START Document excerpt

LDI‐HRMS analysis directly acquired from the oCVD NiDPP coating reveals the presence of NiDPP oligomers confirming the successful oxidative polymerization of NiDPP (Figure 4). The signal related to the presence of the free‐base porphyrin H₂DPP is negligibly weak, confirming that NiDPP effectively retains the nickel ion in the porphyrin core during the deposition and polymerization. Up to hexameric oligomers are observed in the mass spectrum (Figure 4), which corresponds to the instrumental limit (4000 m/z). Although LDI‐HRMS analysis does not provide an exhaustive view into the mass distribution and the intensities related to the different species detected are not directly related to their abundance, the high resolution of the technique (up to 0.003 amu) represents a valuable tool for the unambiguous characterization of the sample. Moreover, the formation of even longer oligomers, with masses outside the instrumental limit, is conceivable. Unfortunately, the insolubility of the oCVD NiDPP coating prohibits GPC analysis and consequently the detailed mass distribution of the oCVD NiDPP coating remains elusive. Nonetheless, the absorptions up to 2200 nm in the UV/Vis‐NIR absorption spectrum (Figure 3) strongly suggest the presence of highly conjugated poly(porphyrins), since singly linked porphyrins are NIR‐transparent.25

LDI‐HRMS spectra of the oCVD NiDPP coating. The spectra reveal the presence of monomeric to hexameric species (n=1–6) and peak distributions owing to exchange of hydrogen by chlorine atoms deriving from the oxidant. The left inset shows the loss of hydrogens likely due to an intramolecular cyclization reaction (n=1). The same reaction occurs in the dimer region (n=2), where the signals overlap with the isobaric formation of new bonds between the monomeric units (right inset, “*”). The spectrum shows the presence of a triply linked porphyrin dimer with four phenyl rings fused on the porphyrin core (“$”).

END Document excerpt
START Data for analysis

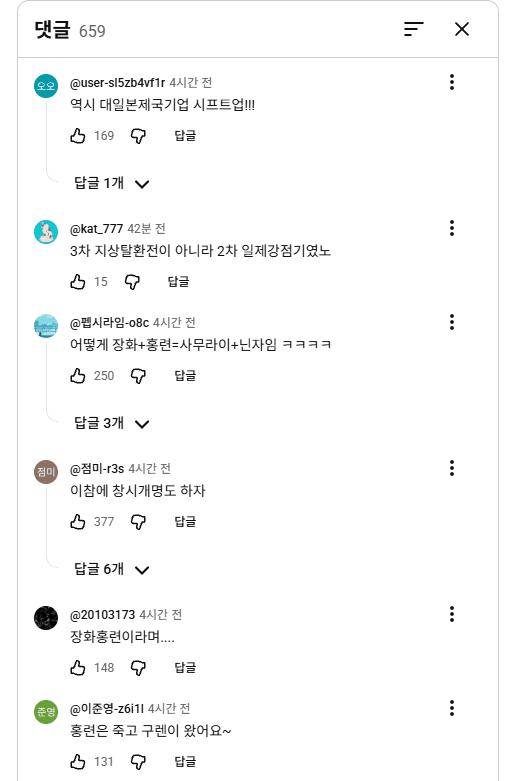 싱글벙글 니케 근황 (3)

END Data for analysis
START Data for analysis

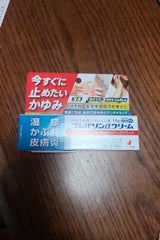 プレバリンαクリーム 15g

END Data for analysis
START Data for analysis

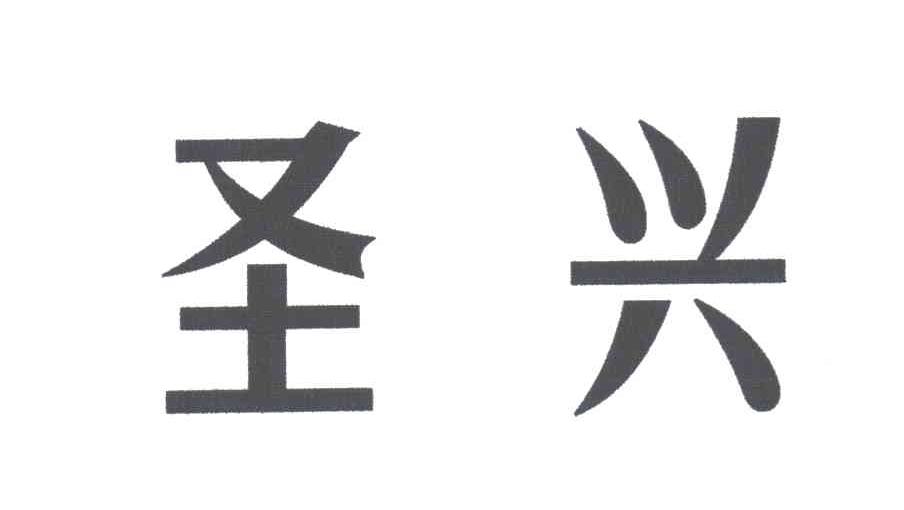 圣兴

END Data for analysis

** Work instruction **
Write the next part of the text on the mass spectrometry of the oCVD NiDPP coating, picking up after its final sentence.

** Output below **
With the aim to perform a GPC analysis and undoubtedly demonstrate the direct fusion of porphyrin in oCVD, we investigated the oCVD reaction of nickel(II) 5,15‐bis(di‐3,5‐tert‐butylphenyl) porphyrin (NiDDt‐BuPP). The introduction of the tert‐butyl groups to the pendant phenyl substituents should reduce the intermolecular π–π stacking and ensure a better solubility of the formed fused porphyrins.26 Moreover, with the aim to produce shorter and THF‐soluble fused porphyrin oligomers that can be characterized by GPC, a lower temperature (150 °C) was employed to sublimate the oxidant limiting the oxidant delivered to the substrate. The UV/Vis‐NIR (Supporting Information, Figure S5) and LDI‐HRMS spectra (Supporting Information, Figure S6) of the oCVD NiDDt‐BuPP coating evidence a highly similar behaviour between NiDDt‐BuPP and NiDPP with an absorbance in the NIR region and the detection of multiply fused oligomers. Furthermore, the structure and deposition conditions of the oCVD NiDDt‐BuPP coating allows its GPC analysis. The GPC analysis of the oCVD NiDDt‐BuPP coating confirms the formation of polymeric species (Supporting Information, Figure S7). UV detection confirms the presence of monomeric units together with a broad polymer distribution, exhibiting masses up to 5000 g mol⁻¹ (relative to polystyrene standards), in good agreement with LDI‐HRMS data. The far lower solubility of the NiDPP oCVD coating and its oligomers intensities ratio in the LDI‐HRMS spectra suggest that NiDPP could possess an even higher chain length.

The mass spectrometric analysis of the two oCVD NiDDt‐BuPP and oCVD NiDPP coatings confirms the formation of one to three C−C bonds between the porphyrin units (Scheme 1). The LDI‐HRMS spectra display signals related to the formation of triply linked β‐β/meso‐meso/β‐β porphyrins for NiDPP (Figure 4). This is in contrast to solution‐based oxidative polymerization processes delivering only double meso‐β/meso‐β linkages between the porphyrin units.14, 27 LDI‐HRMS reveals another unexpected difference between the oCVD approach and the reported solution‐based methods. For the peak distributions related to both the porphyrin monomer and oligomers, the LDI‐HRMS spectrum exhibits signals suggesting the simultaneous elimination of two hydrogen atoms 2H (Figure 4; Supporting Information, Figure S6). Since the maximum number of hydrogen pairs eliminated is proportional to the number of phenyl rings in the detected monomeric and oligomeric species, we attribute these signals to dehydrogenated species. As a hypothesis, we suggest that these species could have formed by intramolecular cyclization reactions between the phenyl substituents and the porphyrin pyrrole β positions. Possibly, this intra‐porphyrin dehydrogenation could also assist in the formation of triply linked porphyrins, since porphyrin π extension via ring fusion should modify the electron distribution and the reactivity of the porphyrin β positions towards the oxidative coupling.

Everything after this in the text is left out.